Exercise 2 - Streamflow analysis

In this exercise we understand how to generate streamflow data, and then how to use it characterise variability in stream discharge rates.

Learning Objectives

By the end of this exercise learners will be able to:

  • Describe and utilize standard approaches for measuring or estimating streamflow
  • Characterize stream hydrology through the analysis of streamflow data

Measuring Stream Velocity & Discharge

The process of measuring stream flow (volume rate of flow), or discharge, is called stream gauging. There are numerous methods of stream gauging, including direct methods, such as volumetric gauging, and dilution methods, as well as indirect methods involving stage-discharge relations, or rating curves. Since the velocity of a stream varies with depth and width across a stream, it is important to understand what it is you want to measure when choosing a stream gauging method. If you are interested in stream surface velocity, a simple float method would work well. This method involves throwing some buoyant, highly visible object into the stream and measuring the time it takes to float a known distance. If you are interested in obtaining a more accurate stream discharge measurement, the velocity-area method is your method of choice.

Stream flow (discharge) can be measured based on two fundamental methods, which are each expanded upon below (refer to lecture 3 for details). The first requires a direct measurement of velocity, whereas the second is an approximation based on stream-bed slope and geometry.

Prompt A
Answer these from the streamflow exercise:
(i) What is the process of measuring stream flow, or discharge, called?
(ii) Which method is suggested for someone interested in stream surface velocity?
(iii) The second of the two fundamental methods for measuring discharge is an approximation based on what?
Prompt B
Carry the streamflow exercise forward, beginning after its final sentence.

Exercise data
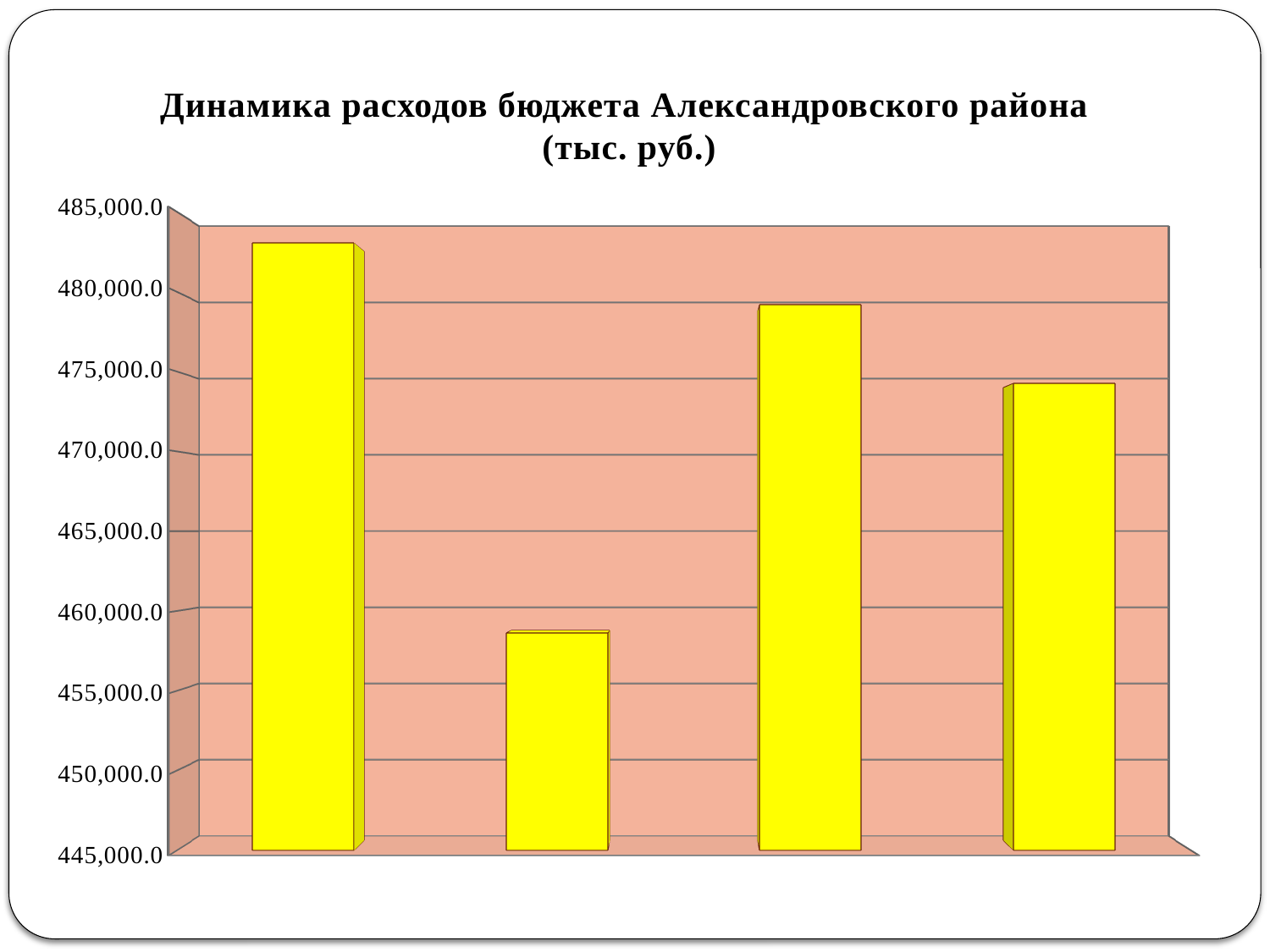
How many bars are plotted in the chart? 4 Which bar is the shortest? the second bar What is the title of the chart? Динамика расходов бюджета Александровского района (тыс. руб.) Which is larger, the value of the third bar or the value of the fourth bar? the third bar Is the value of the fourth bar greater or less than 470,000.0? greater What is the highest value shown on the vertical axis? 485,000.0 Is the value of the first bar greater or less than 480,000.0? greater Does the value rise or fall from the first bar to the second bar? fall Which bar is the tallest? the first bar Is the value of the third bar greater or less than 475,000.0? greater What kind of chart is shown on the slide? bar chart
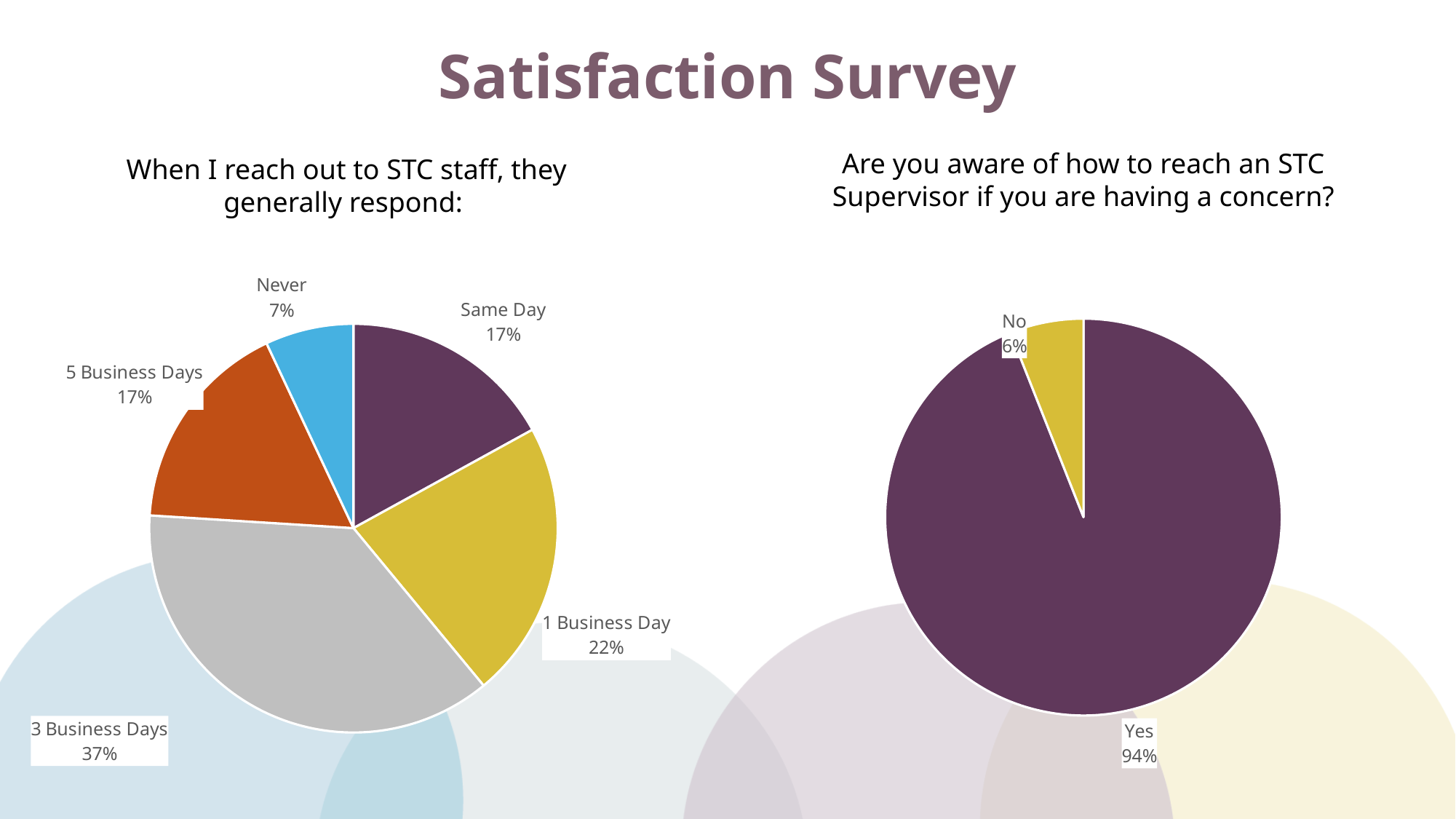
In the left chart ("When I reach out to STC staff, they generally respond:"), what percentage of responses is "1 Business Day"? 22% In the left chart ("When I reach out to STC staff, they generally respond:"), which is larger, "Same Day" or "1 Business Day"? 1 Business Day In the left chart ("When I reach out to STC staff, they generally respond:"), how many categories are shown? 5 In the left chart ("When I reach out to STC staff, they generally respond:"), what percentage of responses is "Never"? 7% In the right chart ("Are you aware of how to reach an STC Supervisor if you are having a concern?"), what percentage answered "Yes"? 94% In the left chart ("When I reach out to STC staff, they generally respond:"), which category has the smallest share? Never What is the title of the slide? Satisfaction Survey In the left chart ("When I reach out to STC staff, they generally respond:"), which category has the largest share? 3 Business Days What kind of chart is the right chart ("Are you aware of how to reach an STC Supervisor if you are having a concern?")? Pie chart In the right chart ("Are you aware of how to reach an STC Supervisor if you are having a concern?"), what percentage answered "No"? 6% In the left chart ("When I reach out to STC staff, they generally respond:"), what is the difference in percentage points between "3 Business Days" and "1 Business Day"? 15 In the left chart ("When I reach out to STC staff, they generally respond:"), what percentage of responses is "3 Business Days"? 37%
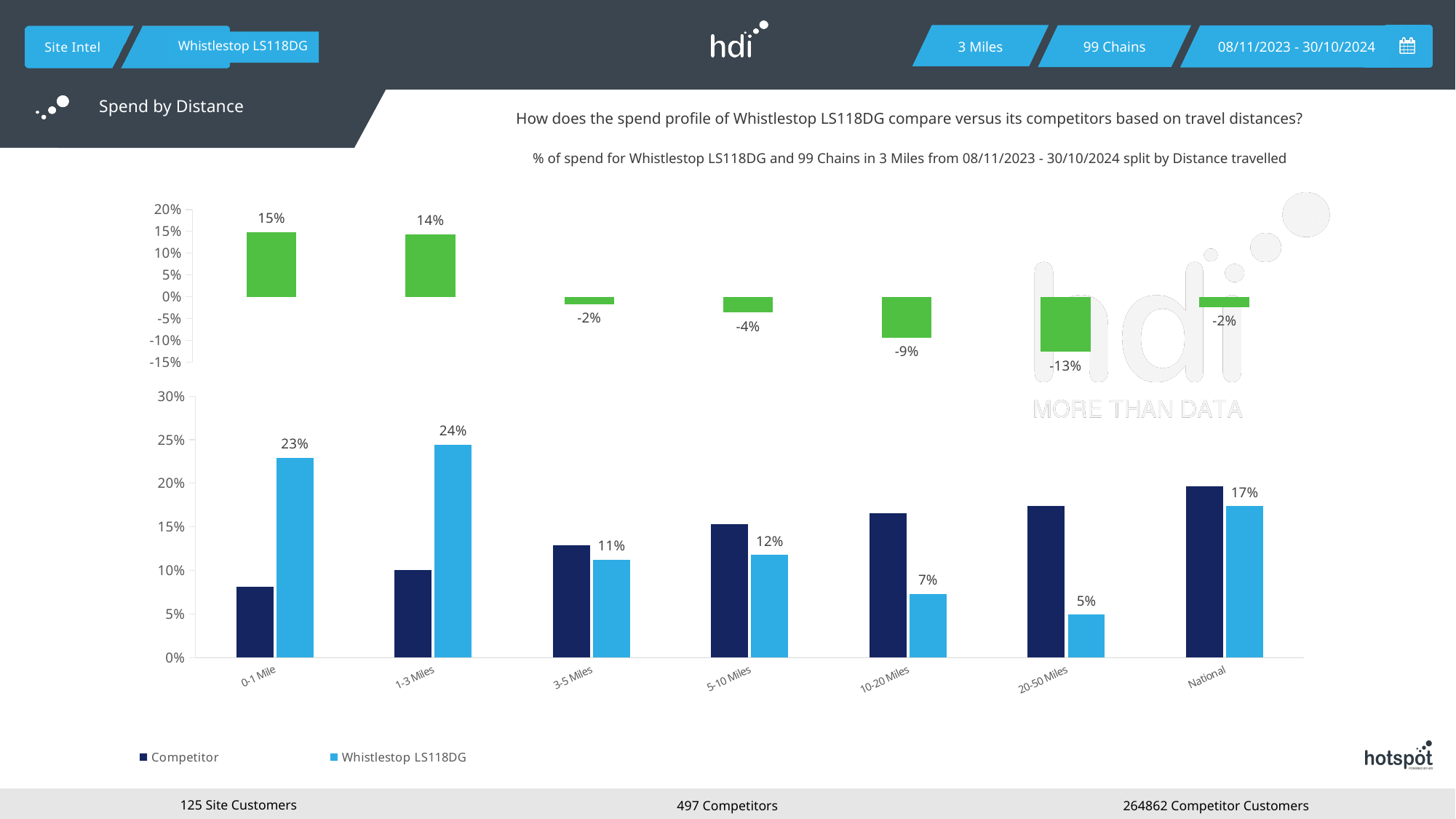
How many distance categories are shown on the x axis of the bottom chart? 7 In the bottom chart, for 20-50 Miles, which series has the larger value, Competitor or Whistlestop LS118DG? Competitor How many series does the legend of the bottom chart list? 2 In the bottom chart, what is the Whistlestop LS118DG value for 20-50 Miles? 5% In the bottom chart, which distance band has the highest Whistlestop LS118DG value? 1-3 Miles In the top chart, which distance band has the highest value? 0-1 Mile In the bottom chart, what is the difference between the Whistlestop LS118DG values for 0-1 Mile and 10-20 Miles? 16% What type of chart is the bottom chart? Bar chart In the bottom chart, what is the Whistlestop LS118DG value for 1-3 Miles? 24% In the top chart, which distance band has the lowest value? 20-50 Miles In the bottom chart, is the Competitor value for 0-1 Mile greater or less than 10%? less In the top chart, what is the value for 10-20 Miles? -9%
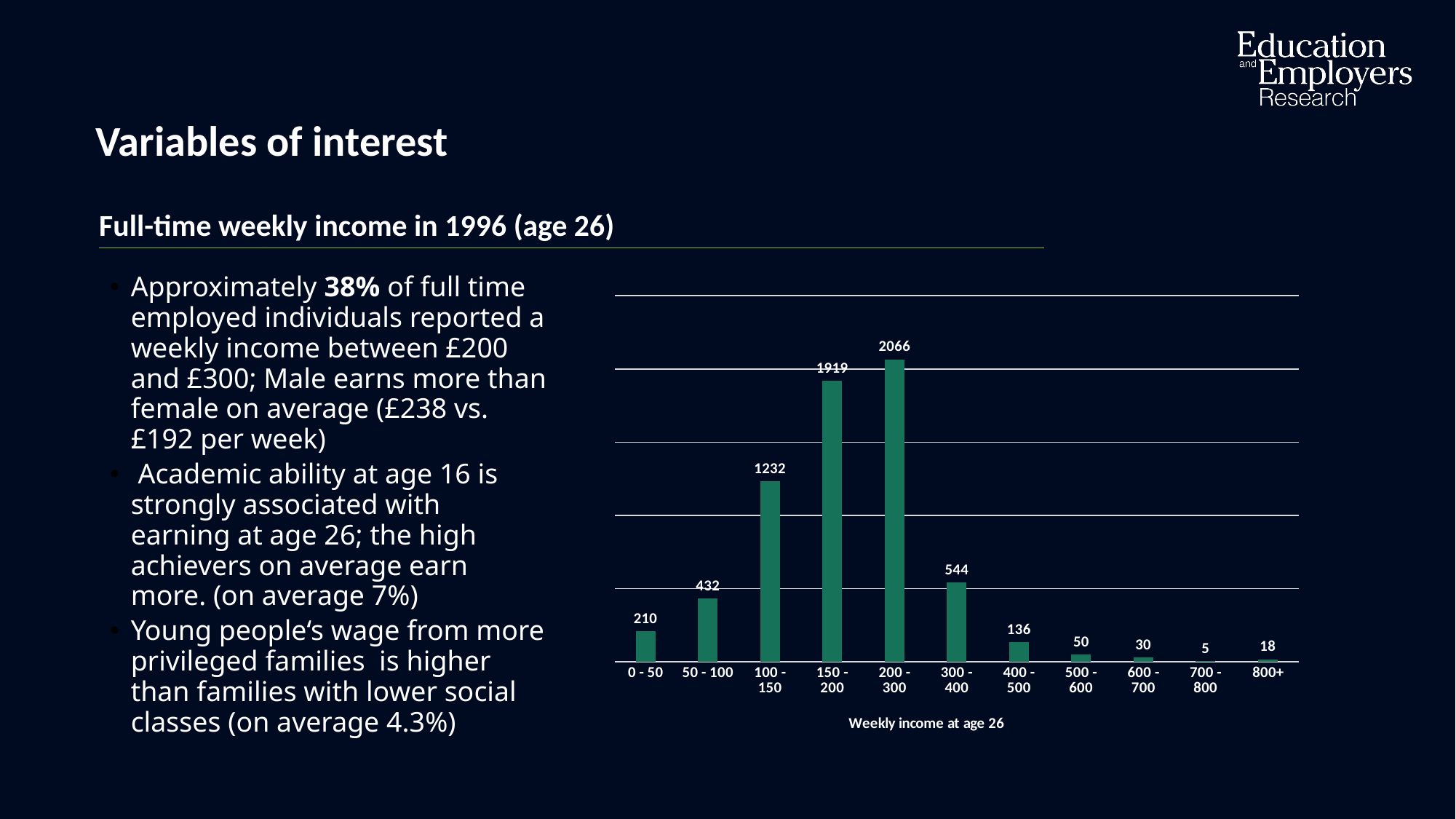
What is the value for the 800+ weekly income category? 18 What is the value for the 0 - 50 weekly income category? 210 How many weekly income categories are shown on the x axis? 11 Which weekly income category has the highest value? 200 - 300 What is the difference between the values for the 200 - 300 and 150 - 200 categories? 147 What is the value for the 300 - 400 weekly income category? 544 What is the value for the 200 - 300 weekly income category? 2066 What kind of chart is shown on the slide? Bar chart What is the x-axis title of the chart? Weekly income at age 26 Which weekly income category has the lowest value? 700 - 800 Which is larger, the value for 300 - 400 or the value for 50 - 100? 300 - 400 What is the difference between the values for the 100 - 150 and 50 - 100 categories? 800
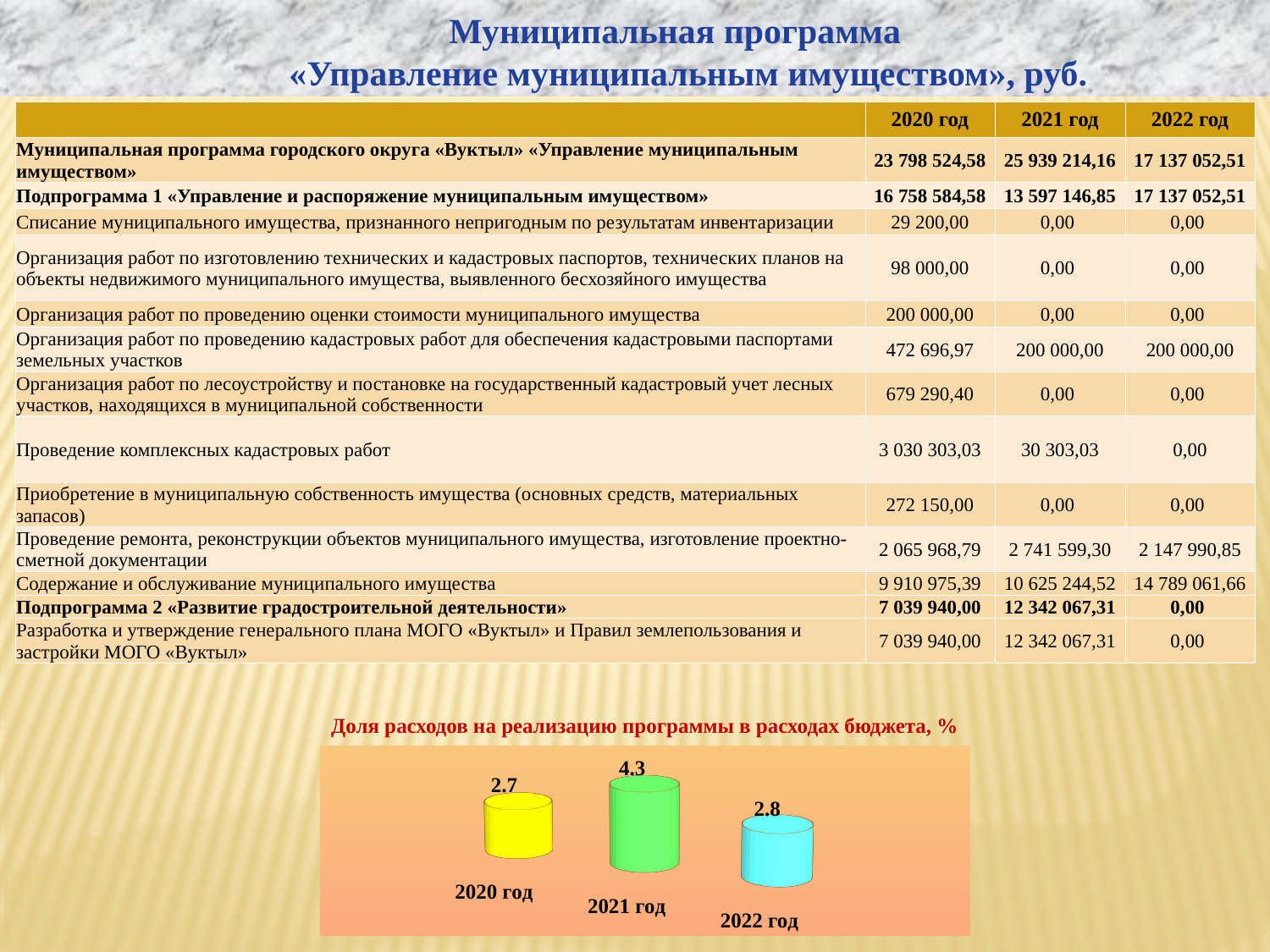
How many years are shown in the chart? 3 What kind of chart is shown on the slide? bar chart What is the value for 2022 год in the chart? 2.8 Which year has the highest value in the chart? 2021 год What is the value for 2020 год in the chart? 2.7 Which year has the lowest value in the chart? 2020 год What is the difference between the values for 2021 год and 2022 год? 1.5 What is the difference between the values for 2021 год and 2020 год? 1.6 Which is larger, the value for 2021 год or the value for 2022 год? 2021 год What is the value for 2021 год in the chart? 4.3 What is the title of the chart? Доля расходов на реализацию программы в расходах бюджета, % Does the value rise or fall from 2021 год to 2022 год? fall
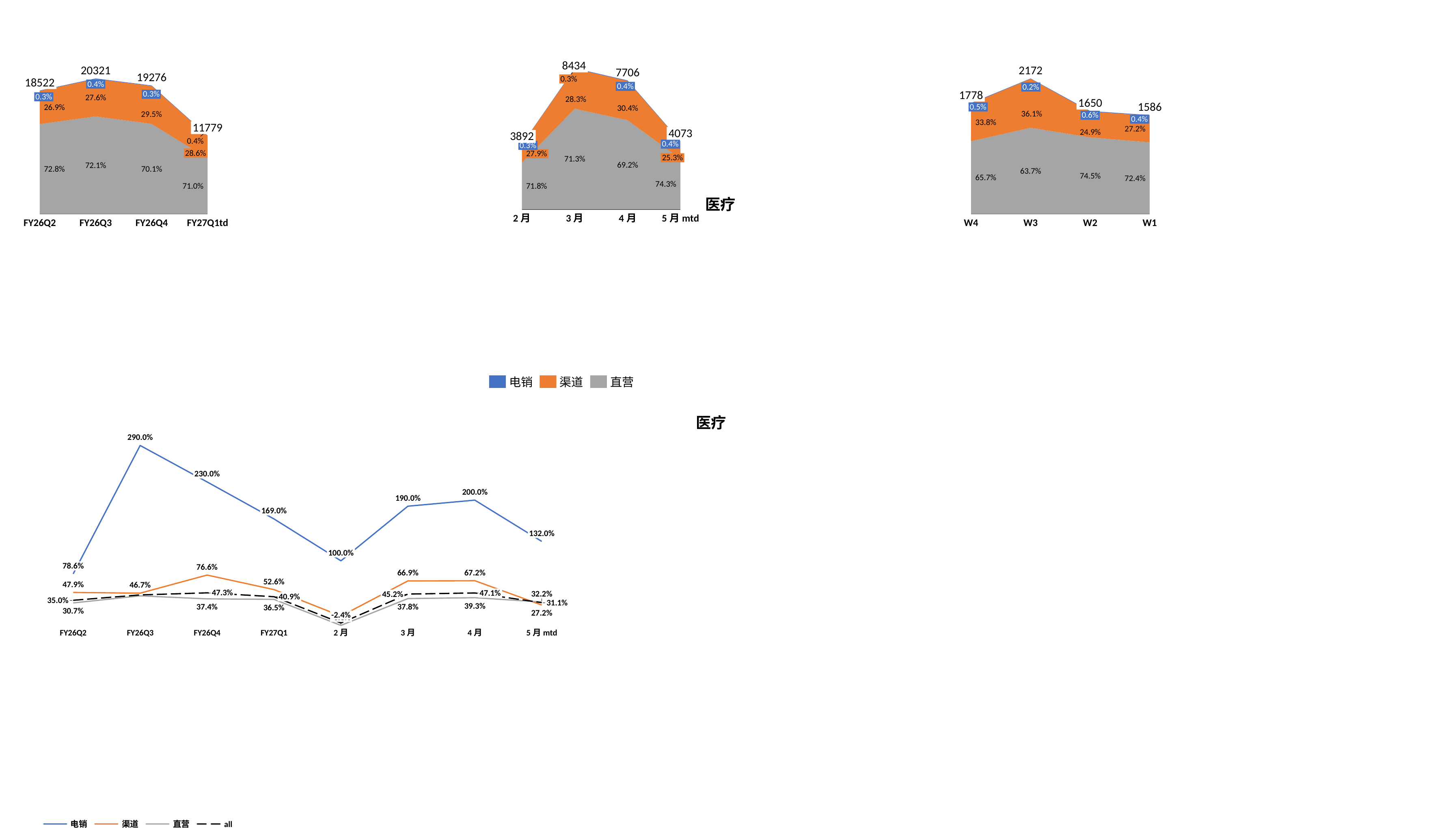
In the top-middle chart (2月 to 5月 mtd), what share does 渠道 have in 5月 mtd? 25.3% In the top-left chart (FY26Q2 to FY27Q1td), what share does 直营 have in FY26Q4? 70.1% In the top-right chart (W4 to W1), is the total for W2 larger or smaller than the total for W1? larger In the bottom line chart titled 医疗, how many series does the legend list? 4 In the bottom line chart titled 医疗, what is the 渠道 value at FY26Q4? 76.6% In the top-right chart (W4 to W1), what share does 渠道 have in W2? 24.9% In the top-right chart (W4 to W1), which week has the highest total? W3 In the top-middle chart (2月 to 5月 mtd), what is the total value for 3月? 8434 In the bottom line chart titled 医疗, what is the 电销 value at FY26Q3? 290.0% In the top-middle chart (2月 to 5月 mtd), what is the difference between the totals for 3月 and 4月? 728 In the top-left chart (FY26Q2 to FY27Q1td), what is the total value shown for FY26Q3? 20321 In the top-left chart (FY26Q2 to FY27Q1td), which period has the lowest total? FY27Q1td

Written response A
(i) Stream gauging.
(ii) A simple float method.
(iii) Stream-bed slope and geometry.

Written response B
Flow Rate: Velocity-Area Method

Flow estimates in natural streams and artificial channels under steady (no change in depth with time) and uniform (no change in depth with space) conditions can be computed by the product of mean flow velocity (integrated in depth and across the channel) and the cross-sectional area of flow. The equation \(Q = V * A\), were \(V\) (m/s) is the mean velocity and \(A\) (m2) is the flow (or water) cross-sectional area is used for this purpose. Large streams and rivers, a section control is needed to generate the “rating curve” thus establishing a relationship between water stage height (\(H\)) and flow discharge (\(Q\)). In this case, both flow velocity measurements and cross-sectional areas are needed.

Discharge using the Velocity-Area method is measured by integrating the area and velocity of each point across the stream. The channel or stream is divided into sections based on where the velocity and stage height measurements were taken in the cross-section of the stream/channel. The flow velocity is measured using a current meter (i.e. propeller, electromagnetic, ultrasonic, and Doppler).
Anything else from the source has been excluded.